Em 2025, pesquisadores propuseram um modelo neurológico mais completo
Uma revisão publicada na Nature Reviews Neurology reuniu evidências de estudos sobre o cérebro em condições extremas, drogas psicodélicas, sono, neurotransmissores e atividade elétrica.
Os autores propõem que uma combinação de falta de oxigênio, mudanças químicas, desorganização das redes cerebrais e mecanismos de defesa psicológica pode produzir experiências intensas e organizadas perto da morte.
Isso ajuda a explicar elementos como sensação de realidade aumentada, distorção de tempo, memórias autobiográficas e experiências de unidade. Mas modelos ainda precisam ser testados e refinados.
Existe uma disputa científica sobre o que esses relatos significam
Parte dos pesquisadores considera que os dados disponíveis cabem dentro de explicações neurobiológicas. Outros argumentam que alguns aspectos das experiências ainda são difíceis de encaixar completamente no que sabemos sobre atividade cerebral durante parada cardíaca.
Essa discussão não deve ser confundida com prova automática de vida após a morte. Uma experiência de quase morte acontece, por definição, com pessoas que voltaram. Ela pode informar como a consciência se comporta em condições extremas, mas não observa diretamente uma mente funcionando depois da morte cerebral irreversível.
Ao mesmo tempo, chamar todos os relatos de “alucinação” sem estudar suas características também não responde nada. Para quem viveu uma EQM, a experiência pode permanecer mais vívida que muitas memórias normais e mudar valores, medo da morte e comportamento por anos.
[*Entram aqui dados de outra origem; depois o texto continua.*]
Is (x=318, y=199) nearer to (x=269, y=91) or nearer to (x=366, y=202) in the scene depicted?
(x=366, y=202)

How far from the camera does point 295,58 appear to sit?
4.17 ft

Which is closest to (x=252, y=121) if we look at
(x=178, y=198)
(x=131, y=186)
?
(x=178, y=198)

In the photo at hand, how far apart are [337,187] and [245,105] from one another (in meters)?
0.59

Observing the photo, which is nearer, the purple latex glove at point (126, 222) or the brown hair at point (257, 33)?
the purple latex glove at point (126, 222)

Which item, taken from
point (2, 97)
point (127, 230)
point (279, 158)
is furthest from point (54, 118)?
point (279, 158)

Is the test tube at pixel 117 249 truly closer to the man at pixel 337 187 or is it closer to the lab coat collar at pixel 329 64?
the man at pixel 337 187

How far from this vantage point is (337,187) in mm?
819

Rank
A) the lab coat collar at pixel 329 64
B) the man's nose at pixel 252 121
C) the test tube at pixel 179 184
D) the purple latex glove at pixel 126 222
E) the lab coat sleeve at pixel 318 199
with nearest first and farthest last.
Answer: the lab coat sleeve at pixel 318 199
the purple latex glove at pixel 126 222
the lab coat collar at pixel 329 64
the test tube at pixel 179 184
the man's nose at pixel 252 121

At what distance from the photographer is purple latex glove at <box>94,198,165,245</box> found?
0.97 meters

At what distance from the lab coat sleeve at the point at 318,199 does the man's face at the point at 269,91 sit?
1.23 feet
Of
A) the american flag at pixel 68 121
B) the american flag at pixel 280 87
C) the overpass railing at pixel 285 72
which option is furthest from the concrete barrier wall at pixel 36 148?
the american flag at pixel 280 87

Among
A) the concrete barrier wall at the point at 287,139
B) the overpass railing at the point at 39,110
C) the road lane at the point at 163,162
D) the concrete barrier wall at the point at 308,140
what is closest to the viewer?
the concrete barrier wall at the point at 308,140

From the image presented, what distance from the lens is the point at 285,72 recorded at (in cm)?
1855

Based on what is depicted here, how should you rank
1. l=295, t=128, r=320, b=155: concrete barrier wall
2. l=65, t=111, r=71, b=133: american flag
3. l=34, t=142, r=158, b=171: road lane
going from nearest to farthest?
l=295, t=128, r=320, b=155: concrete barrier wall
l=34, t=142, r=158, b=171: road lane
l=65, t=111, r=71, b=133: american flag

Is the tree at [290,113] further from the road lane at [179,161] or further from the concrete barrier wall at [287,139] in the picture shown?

O avanço mais interessante da pesquisa é justamente sair do duelo entre “foi sobrenatural” e “não aconteceu”. A experiência aconteceu para a pessoa. A questão científica é descobrir como um cérebro em uma das situações mais extremas possíveis consegue produzir algo tão organizado e memorável.
Relato intenso não é o mesmo que explicação fechada
Experiências de quase morte podem incluir sensação de sair do corpo, luz intensa, reencontro com pessoas falecidas, revisão da própria vida e uma impressão de realidade maior que a vigília. O fato de relatos compartilharem padrões é cientificamente interessante, mas não determina sozinho a causa.
Hipóxia, alterações de dióxido de carbono, atividade de redes cerebrais sob estresse, medicamentos, memória e estados semelhantes ao sono REM são algumas hipóteses estudadas. Nenhuma delas, isoladamente, explica todos os elementos relatados por todas as pessoas.
O cérebro não necessariamente fica silencioso no instante crítico
Registros raros de pacientes monitorados durante processos de morte mostraram episódios de atividade cerebral organizada em momentos próximos à parada cardíaca. Isso alimentou novas pesquisas sobre o que o cérebro consegue produzir em condições extremas.
Esses registros não demonstram que uma experiência consciente ocorreu exatamente naquele instante e muito menos provam vida após a morte. Eles mostram que a transição não precisa ser imaginada como um interruptor que passa imediatamente de atividade normal para ausência total de dinâmica cerebral.
O ponto mais difícil continua sendo o conteúdo verificável
Alguns relatos incluem alegações de perceber detalhes do ambiente enquanto a pessoa estava inconsciente. Estudos prospectivos tentaram testar isso com alvos ocultos e entrevistas padronizadas. Até hoje, o conjunto de evidências não produziu uma demonstração repetível de percepção fora do corpo.
A investigação permanece legítima porque a experiência é real para quem a vive e pode transformar comportamento por anos. O cuidado é separar três perguntas: o que a pessoa sentiu, o que o cérebro estava fazendo e o que isso significa sobre consciência além do cérebro.